Ao ouvir “partiu com outra”, ele apoiou-se no tronco e cambaleou alguns passos, demorando-se antes de tirar do peito uma pequena figura de barro, que passou a acariciar sem parar.
“Partiu com outra...”
Murmurou para si mesmo, olhando para o boneco de barro em suas mãos. Balançou a cabeça e soltou um longo suspiro. Este homem era Guihai Qingyuan. Como viera parar ali, ninguém saberia dizer.
Mas, seja como for, a dor estampada em seu rosto não era fingida.
Partiu com outra.
Seus dedos estavam pálidos de tanta força.
“Agora, desistiu de vez?”
Sob o salgueiro, surgiu de repente uma nova silhueta. Quando se fez clara, era evidente tratar-se do Mestre Lihan, líder da Ordem Qingyue.
“Mestre...”, Guihai Qingyuan falou como se reunisse todas as forças.
“Tudo obedece ao ciclo do destino.
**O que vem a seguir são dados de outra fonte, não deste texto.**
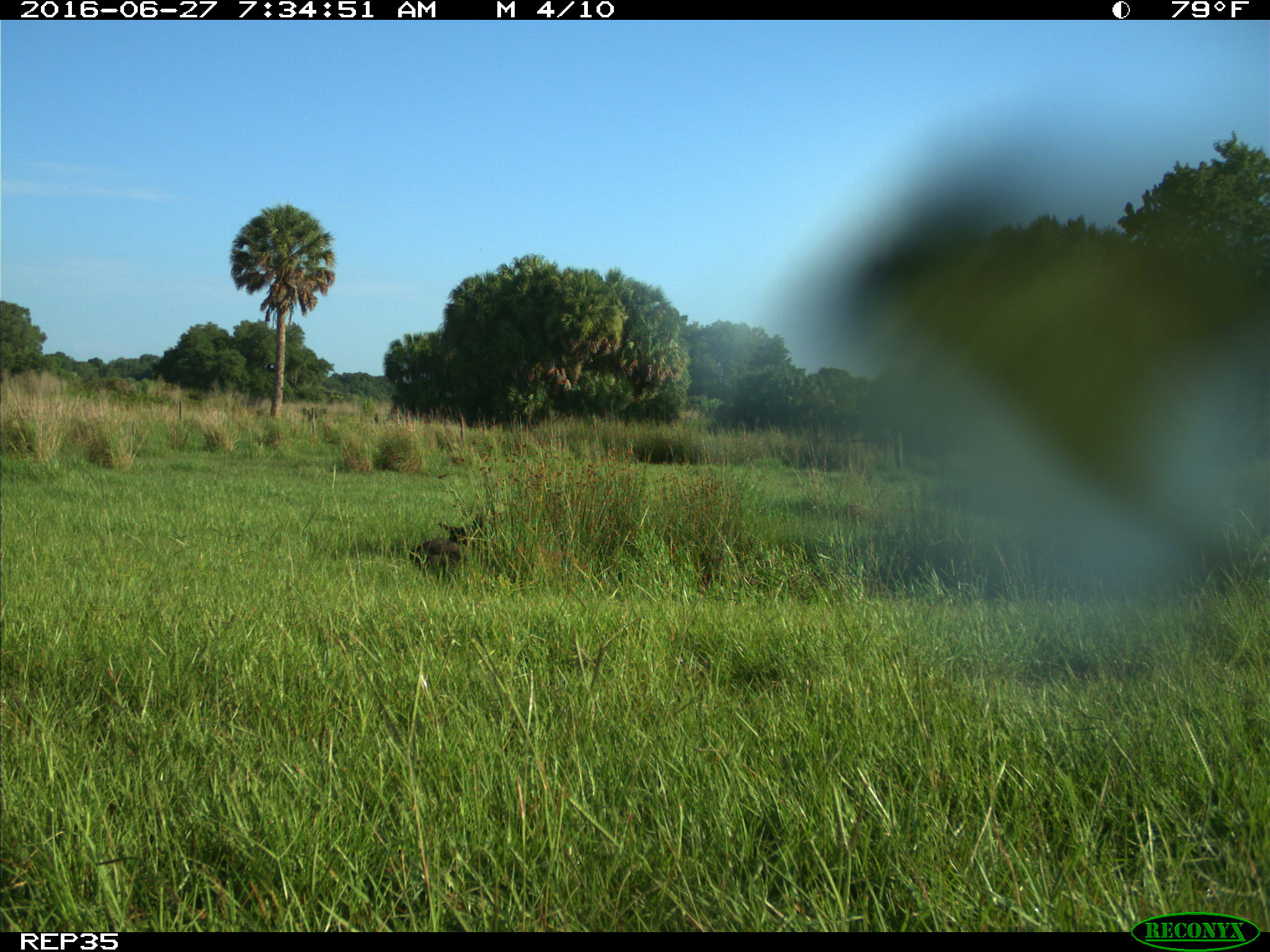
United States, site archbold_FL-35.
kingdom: Animalia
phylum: Chordata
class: Mammalia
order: Artiodactyla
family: Suidae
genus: Sus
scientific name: Sus scrofa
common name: wild boar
Na vida passada, você e ela não tiveram um fim feliz... Nesta vida, ainda mais sob o céu do Mar Esmeralda, não há mais como se encontrarem.” Lihan suspirou ao olhar Guihai Qingyuan.
Ele virou o rosto, olhando para a taberna, e, após um tempo, disse: “No fim, fui eu quem a magoou.”
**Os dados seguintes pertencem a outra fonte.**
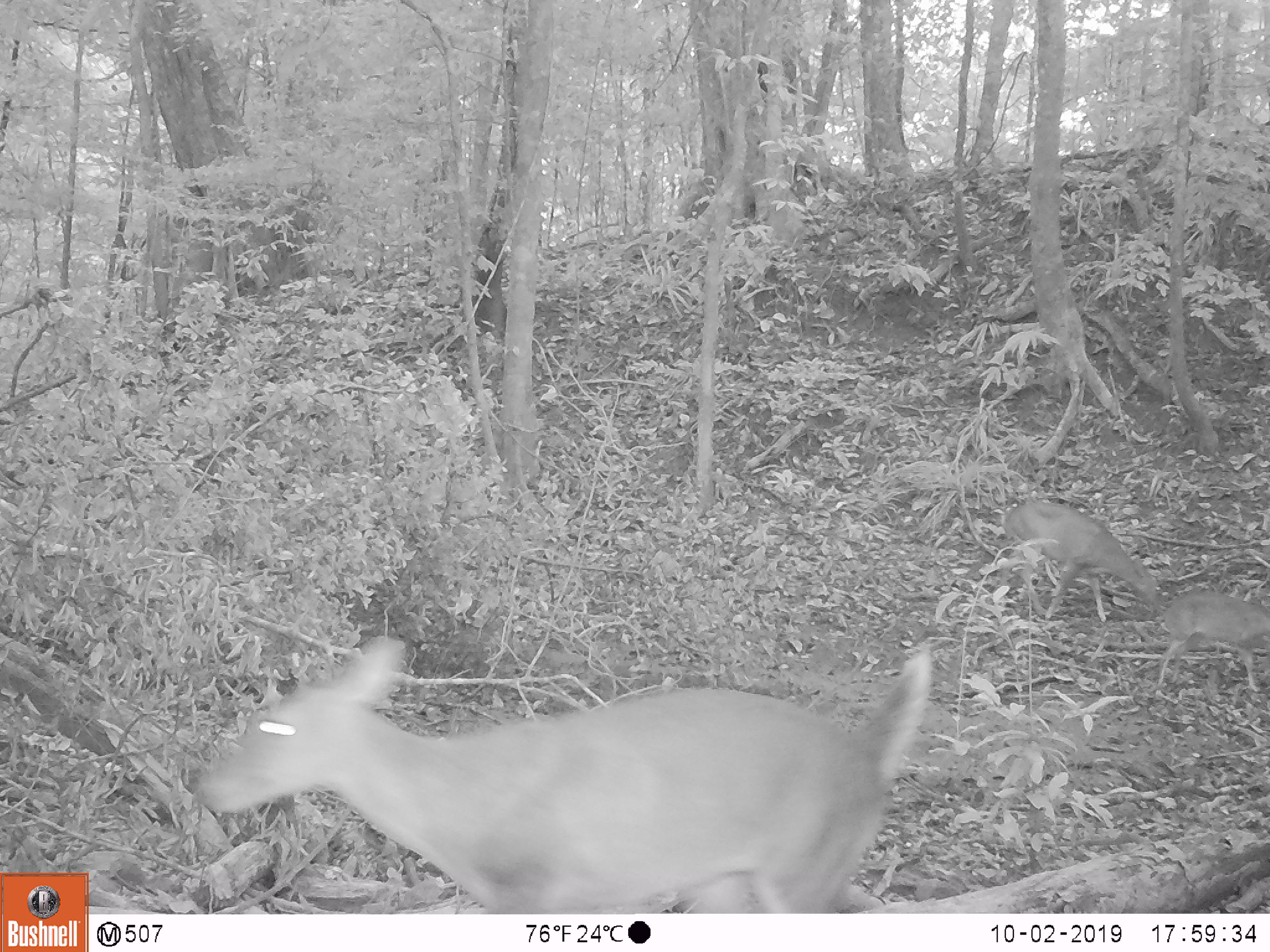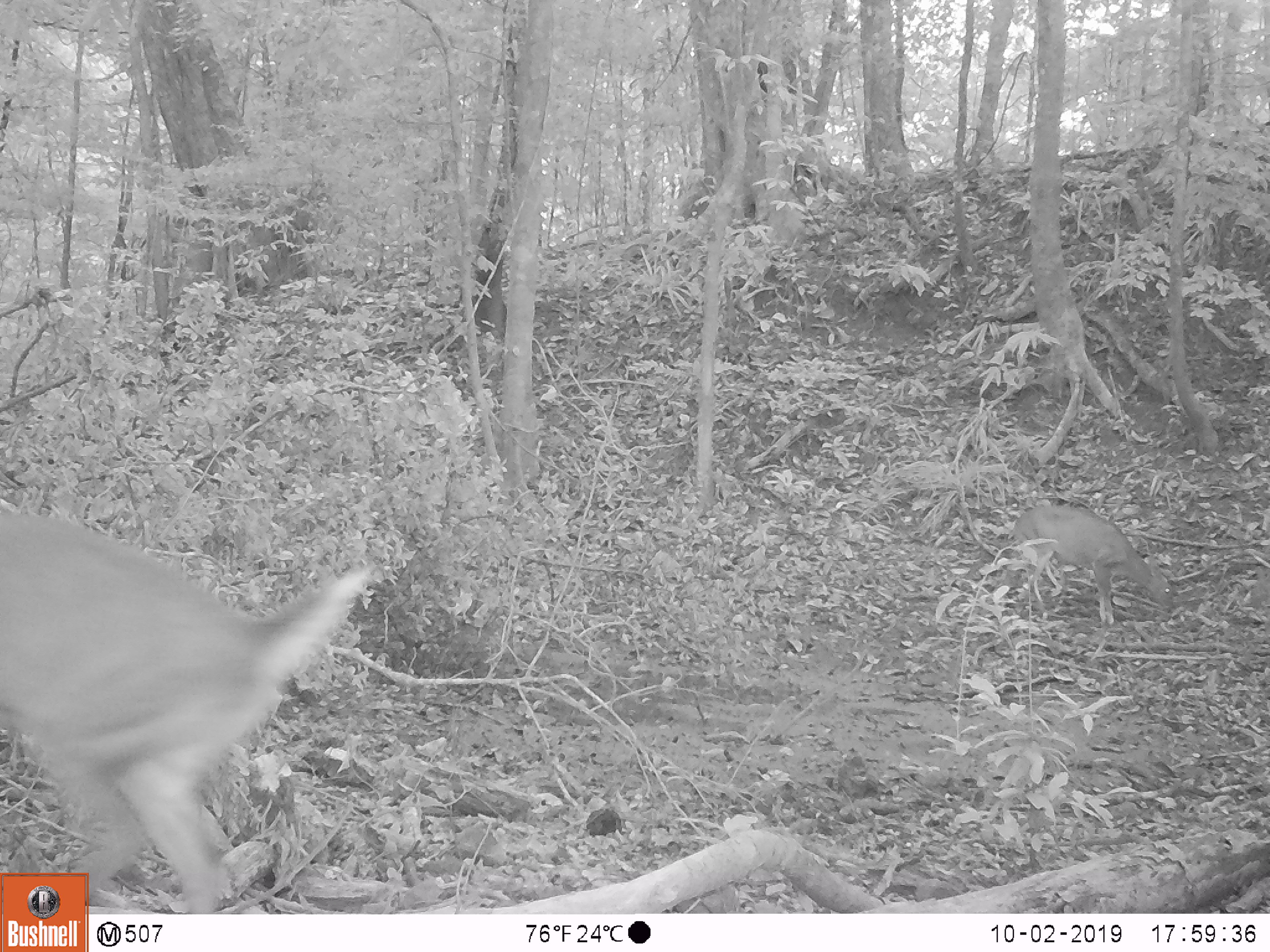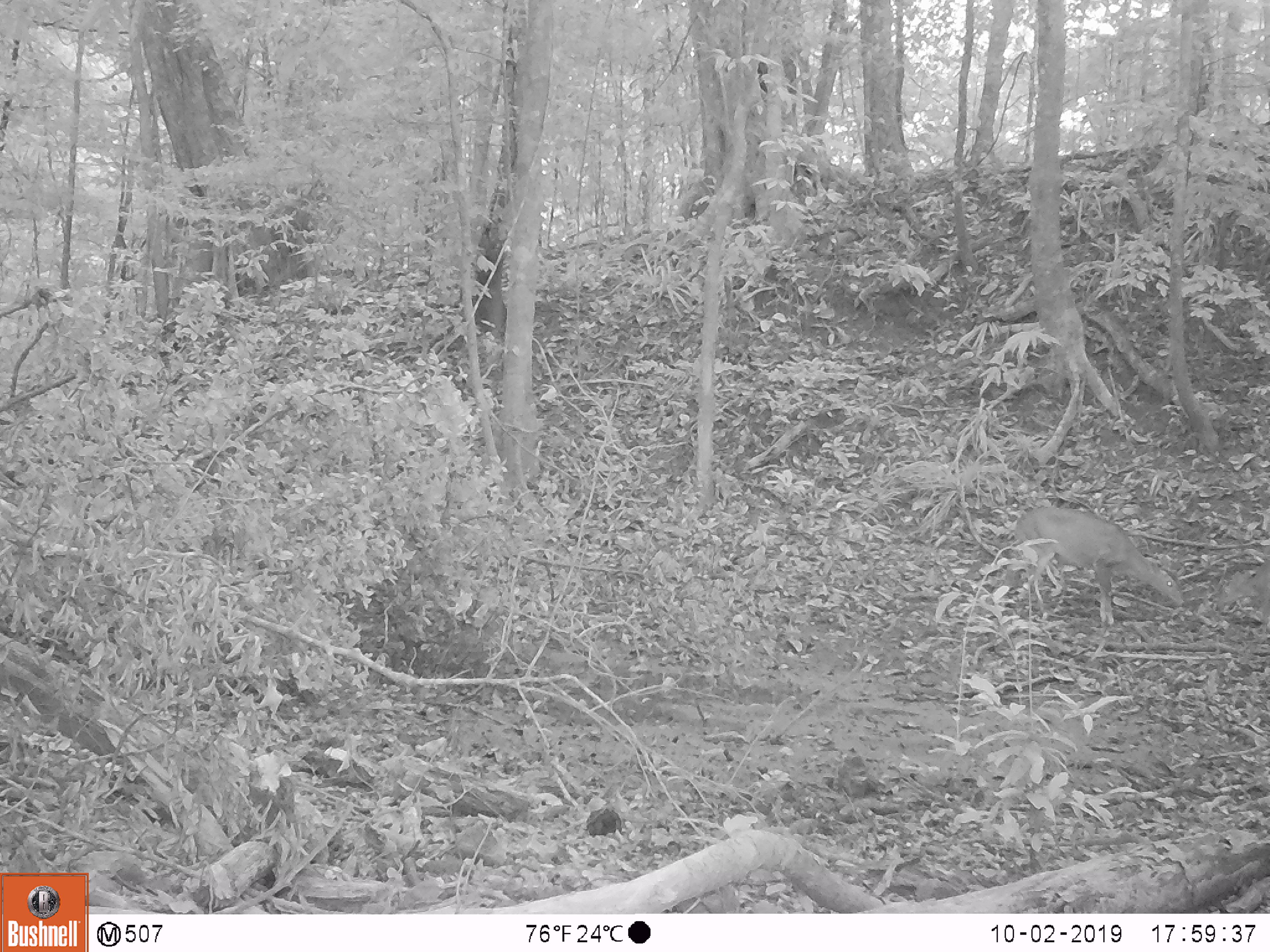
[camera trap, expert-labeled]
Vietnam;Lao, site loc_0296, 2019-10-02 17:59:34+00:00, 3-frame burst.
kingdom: Animalia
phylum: Chordata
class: Mammalia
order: Artiodactyla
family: Cervidae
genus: Muntiacus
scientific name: Muntiacus vuquangensis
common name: large-antlered muntjac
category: large antlered muntjac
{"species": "large antlered muntjac (large-antlered muntjac) (Muntiacus vuquangensis)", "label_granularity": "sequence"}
“Magoou, está magoado. Talvez na vida passada tenha sido ela a causa de seu sofrimento, agora é a vez de pagar.” Lihan passou suavemente o espanador, e alguns fios de barba branca caíram.
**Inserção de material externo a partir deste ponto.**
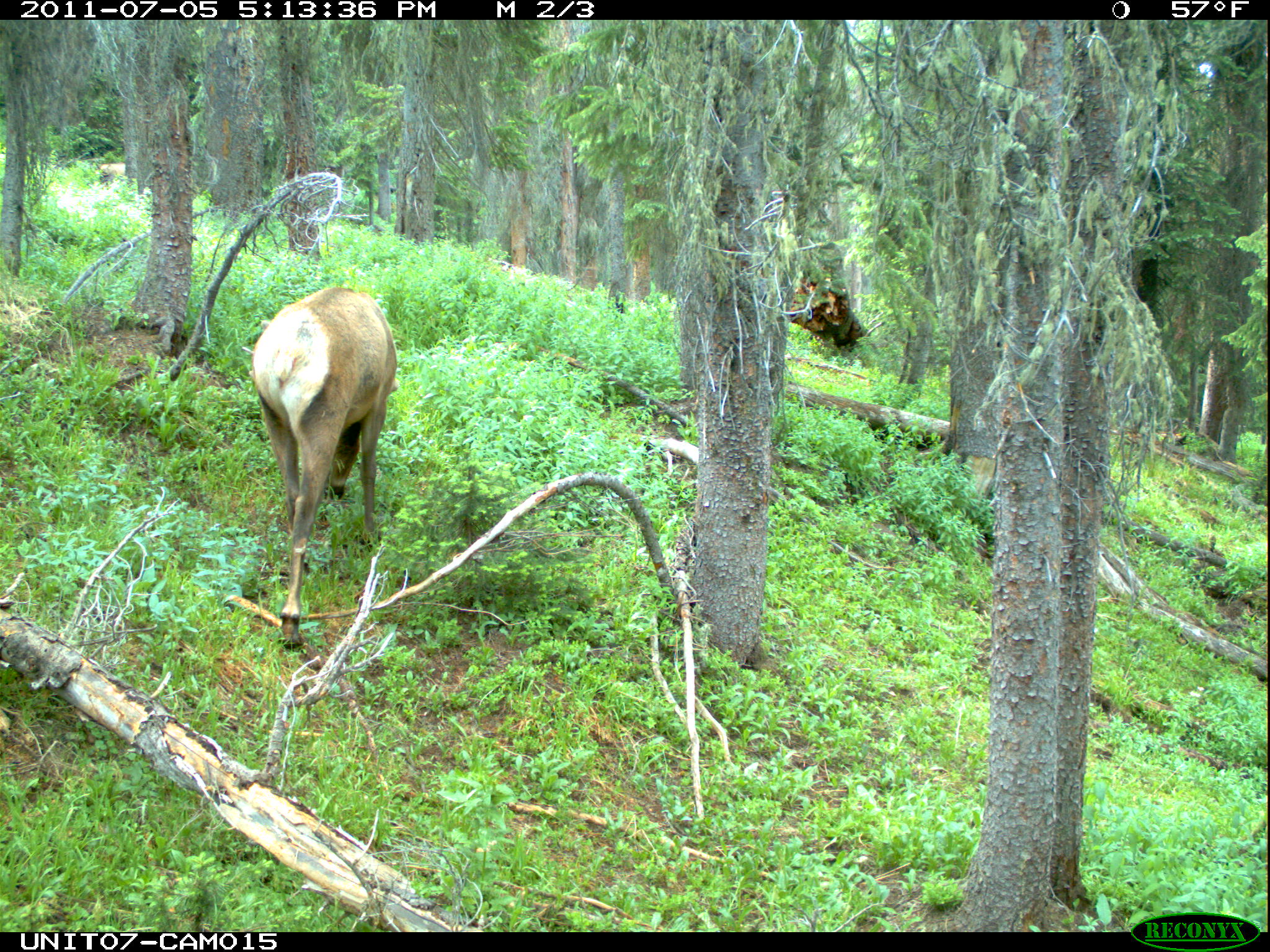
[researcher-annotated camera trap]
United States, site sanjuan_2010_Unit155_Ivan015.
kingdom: Animalia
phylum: Chordata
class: Mammalia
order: Artiodactyla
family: Cervidae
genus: Cervus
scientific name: Cervus elaphus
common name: red deer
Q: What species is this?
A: Cervus elaphus (red deer).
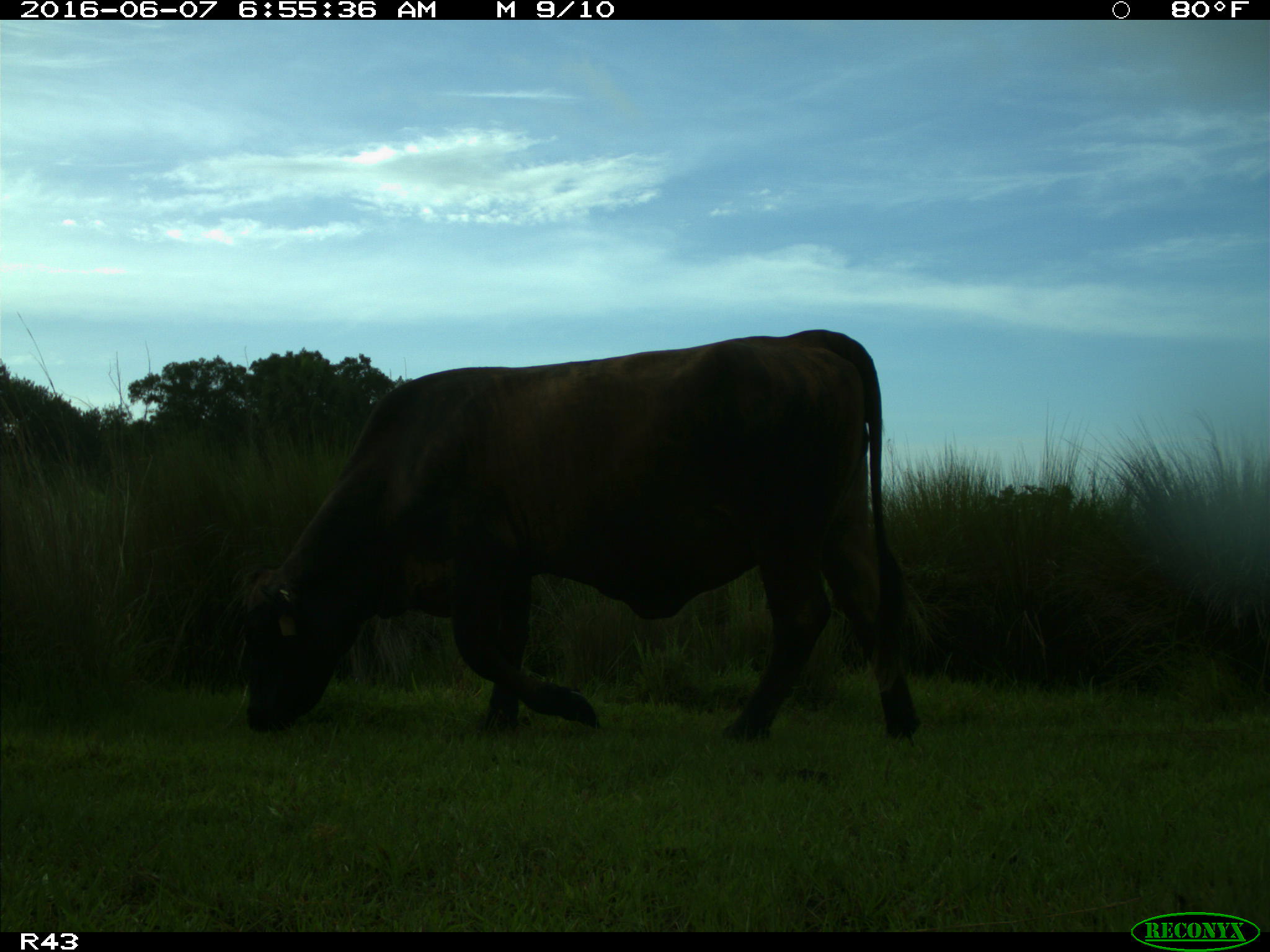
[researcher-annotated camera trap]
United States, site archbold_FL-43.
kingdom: Animalia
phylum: Chordata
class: Mammalia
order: Artiodactyla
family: Bovidae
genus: Bos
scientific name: Bos taurus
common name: domestic cow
“Como essas cerdas: o que tem de ser, será.”
“Mas, Mestre...” Ele ergueu os olhos, onde brilhou uma ponta de dor.
Ao envolver-se em assuntos do coração, até o discípulo mais sábio se torna desajeitado.
Assim, a missão principal do Mar Esmeralda já envolvia dois discípulos. Por isso, de forma alguma permitiria que também ele se envolvesse mais.
Ainda mais porque, este era o ponto de ruptura em seu destino!
Se deixasse, o fim seria a morte!
Lihan suspirou: “Guihai Qingyuan, diga-me, ela é discípula do mestre?”
“Sim.” Qingyuan baixou a cabeça.
“Como mestre dela, como não me preocuparia? Mas, no Mar Esmeralda, os sinais dos céus são bem mais certeiros que os humanos!” Lihan não pretendia ser tão explícito, mas, ao ver que Qingliu se recusava a retornar à Ordem Qingyue para meditar, foi obrigado a falar.
“Sinais dos céus?” Ao ouvir isso, Qingyuan se animou: “Quer dizer que Jiujio realmente conquistou toda a sorte do Mar Esmeralda... talvez possa até...”
“É a estrela Yinghuo guardando o coração. Venha o que vier, ela resistirá. Quando houver disputas, basta que ela se mantenha à parte. Quando a poeira baixar, será sua vez de prosperar, sem mais preocupações!”
“Ótimo.” Qingyuan finalmente se tranquilizou: “Todo o medo que tinha era por sua segurança. Agora, entendo.”
“Se ela pode prosperar, estas palavras já bastam.”
“E você?”
Guihai Qingyuan ajoelhou-se: “Mestre, sei que transgredi as leis do destino, aceito o castigo.”
Lihan assentiu levemente: “Cem anos de reclusão, sem queixas!” Passadas muitas décadas, o destino de Jiujiu — se seria caos, vida ou retorno — já estaria selado.
Qingyuan curvou-se profundamente: “Obrigado, mestre.”
Cem anos de reclusão, perante a punição dos céus, era realmente uma pena leve.
E o Destino Celestial...
Diz-se: quando o Destino Celestial se move, o passado aparece; quando gira, faz-se o pacto do presente; quando se extingue, não há mais encontro.
Ele viu o fim do Destino Celestial e, por isso, quis arriscar tudo para mudar o laço entre ele e Jiujiu.
Mas, agora...
Deixa estar. Basta saber que ela está bem, e isso é suficiente.